In the '80's, Muldoon borrowed and hoped. We have lived through what it took to get us out of that hole: the best part of 20 years of work and better productivity.

And now, two aspects of the zeitgeist are putting us back in a similar hole:

1 - a Gummint hell-bent on buying enough votes for the next election, via various income redistribution schemes. Personal Tax cuts? Nah, Nanny knows best, you lot will simply add demand to the economy if we let you actually keep your own money. Speak for yourself, Michael bloody Cullen: I would pay down what minor debt I may have, and put the rest into Aussie shares and another super fund.

H L Mencken had it right in the '20's: an election is 'an advanced auction of stolen goods'.

And we are about to find out the hard way, yet again, that you cannot redistribute yourself rich.

2 - There is undoubtedly a local housing bubble. When it corrects, from a point where house price to income levels are around 5-7 i.e. unsustainable, to a level of say 4, look out below. 4/5 is $100,000 on a $500,000 home: a $100K loss.

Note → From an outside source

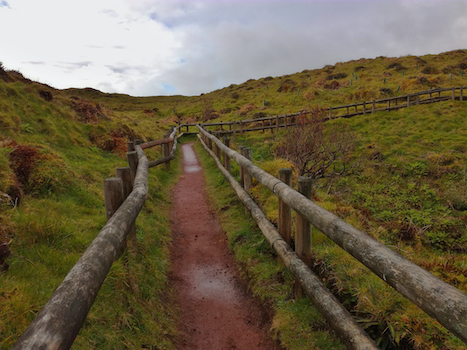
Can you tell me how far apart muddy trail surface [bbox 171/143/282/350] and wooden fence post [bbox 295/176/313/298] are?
28.4 inches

But 4/7 is $300,000 on a $700,000 home, and there's plenty of those just along my own street. So if you are one of the Feckless Many who have ratcheted up their debt anywhere north of 75% of current house valuation, you're gonna be hurting soon.

In effect, in the '80's, Muldoon borrowed and hoped at a public-sector level.
But in the aughties, borrowing and hoping is a private-sector pursuit.

And as the poster points out, in an environment where news and sentiment get around at the speed of light, that 'when', as in when the correction happens, might be a lot sooner than you would like.

SoCal catches the flu, we all cough.